The data:
########################################
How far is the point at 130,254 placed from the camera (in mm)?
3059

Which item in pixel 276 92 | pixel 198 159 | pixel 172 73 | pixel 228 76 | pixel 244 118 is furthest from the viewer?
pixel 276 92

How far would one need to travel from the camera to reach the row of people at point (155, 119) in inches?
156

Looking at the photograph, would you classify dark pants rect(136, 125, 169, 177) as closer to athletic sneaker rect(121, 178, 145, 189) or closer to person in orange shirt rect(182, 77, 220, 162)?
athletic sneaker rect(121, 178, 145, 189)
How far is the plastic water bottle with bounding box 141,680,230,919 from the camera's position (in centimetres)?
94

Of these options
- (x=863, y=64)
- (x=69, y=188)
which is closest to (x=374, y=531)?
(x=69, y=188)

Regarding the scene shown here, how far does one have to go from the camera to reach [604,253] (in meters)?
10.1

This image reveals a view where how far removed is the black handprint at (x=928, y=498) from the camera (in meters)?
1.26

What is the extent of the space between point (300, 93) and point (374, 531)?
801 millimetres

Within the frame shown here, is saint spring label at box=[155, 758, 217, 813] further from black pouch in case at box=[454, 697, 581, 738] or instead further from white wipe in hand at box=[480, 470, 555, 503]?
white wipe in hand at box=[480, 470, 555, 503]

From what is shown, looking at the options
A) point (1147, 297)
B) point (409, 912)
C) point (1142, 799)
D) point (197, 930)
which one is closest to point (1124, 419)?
########################################
Short task: Lay out the records above, from the line with "What is the" up to and including the line with "801 millimetres", as a two-column CSV with the headers text and answer. Give one row per record, put each field in quotation marks, and replace any line breaks with spaces.

Expected output:
text,answer
"What is the extent of the space between point (300, 93) and point (374, 531)?","801 millimetres"